About the Cocoanut Grove fire in Bostin in 1942, history and account of the tragedy, death, and destruction.



While W.W. II raged on into its second year for the U.S., Boston's "nightclub row" offered tinseled islands of escape to weary war-workers, servicemen, and celebrities. The Cocoanut Grove, oldest and most lavish of the entertainment palaces, consistently harbored throngs beyond its designated capacity. On this November Saturday night, attendance at the Grove set an all-time record. It was the day of the Boston-Holy Cross football game, and by ten o'clock that night, the upstairs dining room and the basement Melody Lounge were crowded with an estimated 800 to 1,000 people.

The floor show was scheduled to begin at 10:15. Just before bandleader Mickey Alpert raised his baton to downbeat "The Star-Spangled Banner," a shrill cry of "Fire!" came from the smoke-filled lounge.

When: Saturday night, Nov. 28, 1942.

Where: Boston, Mass.

The Loss: 491 dead and 150 injured.

The Disaster: Liquor flowed steadily from the bar to the unusually festive guests in the dusky lounge.
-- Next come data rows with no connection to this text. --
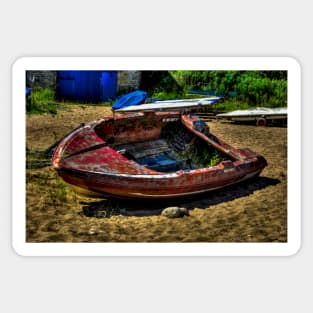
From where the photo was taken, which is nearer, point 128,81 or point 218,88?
point 128,81

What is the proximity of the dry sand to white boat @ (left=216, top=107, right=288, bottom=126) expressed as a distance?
0.41ft

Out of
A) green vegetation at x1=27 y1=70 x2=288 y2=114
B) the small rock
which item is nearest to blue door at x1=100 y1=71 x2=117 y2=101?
green vegetation at x1=27 y1=70 x2=288 y2=114

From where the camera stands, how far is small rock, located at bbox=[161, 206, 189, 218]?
523 centimetres

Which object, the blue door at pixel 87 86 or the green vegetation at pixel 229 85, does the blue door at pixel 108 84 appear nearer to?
the blue door at pixel 87 86

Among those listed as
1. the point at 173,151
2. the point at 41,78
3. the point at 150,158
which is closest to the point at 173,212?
the point at 150,158

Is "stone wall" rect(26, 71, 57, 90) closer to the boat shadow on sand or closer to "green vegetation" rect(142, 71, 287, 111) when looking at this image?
"green vegetation" rect(142, 71, 287, 111)

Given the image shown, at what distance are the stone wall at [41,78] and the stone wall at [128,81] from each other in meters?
0.60

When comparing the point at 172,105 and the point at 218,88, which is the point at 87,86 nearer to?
the point at 172,105

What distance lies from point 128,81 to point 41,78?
81 centimetres

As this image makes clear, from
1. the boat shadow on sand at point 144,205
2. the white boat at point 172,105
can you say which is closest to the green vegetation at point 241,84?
the white boat at point 172,105

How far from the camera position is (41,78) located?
5301 mm
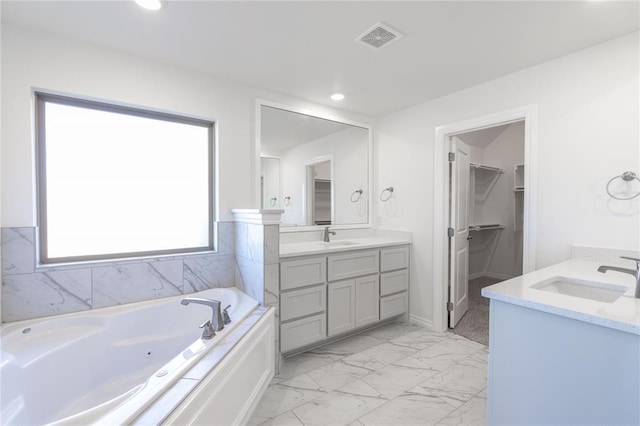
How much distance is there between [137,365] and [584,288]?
267 centimetres

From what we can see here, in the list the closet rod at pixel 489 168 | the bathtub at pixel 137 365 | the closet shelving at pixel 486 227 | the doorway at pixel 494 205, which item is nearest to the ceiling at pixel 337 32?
the bathtub at pixel 137 365

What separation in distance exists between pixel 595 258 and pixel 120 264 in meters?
3.28

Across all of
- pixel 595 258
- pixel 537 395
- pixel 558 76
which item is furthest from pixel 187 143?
pixel 595 258

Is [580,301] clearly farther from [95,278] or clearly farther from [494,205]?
[494,205]

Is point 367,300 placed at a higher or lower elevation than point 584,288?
lower

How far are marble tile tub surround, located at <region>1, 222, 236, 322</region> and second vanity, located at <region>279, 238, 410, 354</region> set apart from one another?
60 centimetres

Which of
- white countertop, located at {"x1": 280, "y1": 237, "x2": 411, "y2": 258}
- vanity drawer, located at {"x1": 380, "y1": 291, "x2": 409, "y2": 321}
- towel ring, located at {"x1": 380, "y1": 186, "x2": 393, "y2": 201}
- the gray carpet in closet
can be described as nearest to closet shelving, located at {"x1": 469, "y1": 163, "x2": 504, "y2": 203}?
the gray carpet in closet

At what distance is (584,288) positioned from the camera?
4.95 feet

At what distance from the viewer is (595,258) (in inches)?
75.9

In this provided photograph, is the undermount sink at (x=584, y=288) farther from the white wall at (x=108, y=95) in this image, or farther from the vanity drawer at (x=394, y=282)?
the white wall at (x=108, y=95)

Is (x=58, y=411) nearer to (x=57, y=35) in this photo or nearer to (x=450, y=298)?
(x=57, y=35)

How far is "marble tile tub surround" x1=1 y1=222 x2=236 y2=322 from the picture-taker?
5.77 ft

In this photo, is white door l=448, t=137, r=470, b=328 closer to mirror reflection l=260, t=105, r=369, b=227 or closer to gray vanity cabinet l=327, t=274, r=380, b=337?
gray vanity cabinet l=327, t=274, r=380, b=337

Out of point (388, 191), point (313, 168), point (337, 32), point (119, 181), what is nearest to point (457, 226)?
point (388, 191)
The guest of honor was cowboy star Buck Jones, who sat with his party of 24 movie dignitaries. He was not destined to be one of the survivors. The simulated-leather walls, gauze-draped ceiling, and ersatz palm trees were supposedly fireproof. There was no sprinkling system. On the 20th, the Grove had been inspected by a veteran of Boston's Fire Prevention Bureau, Lt. Frank J. Linney. In his report he stated: "in my opinion, condition of the premises is good."

This, as it turned out, was a brash overstatement. A few minutes after ten on that fateful evening, a guest not satisfied with the degree of darkness surrounding his table unscrewed a light bulb from its half-coconut-shell retainer. Almost immediately the darkened corner was noticed by bartender John Bradley, who sent his barboy, 16-year-old Stanley Tomaszewski, to replace the bulb. After much fumbling in the darkness trying to locate the socket, the boy finally struck a match. A fabric palm leaf burst into flame. In 15 seconds, the Melody Lounge was ablaze and patrons were trampling each other trying to get to an exit.

Men and women were pushed, torn, and trampled in a milling stampede. When firemen arrived, 15 minutes after the alarm had been turned in, bodies were stacked up for 40 ft. behind the revolving door, preventing anyone from leaving or entering. The firemen had to use axes and sledgehammers to get in. The gathering crowd outside watched in horror as those inside suffocated, and, while watching, these onlookers blocked the rescue efforts of police and firemen.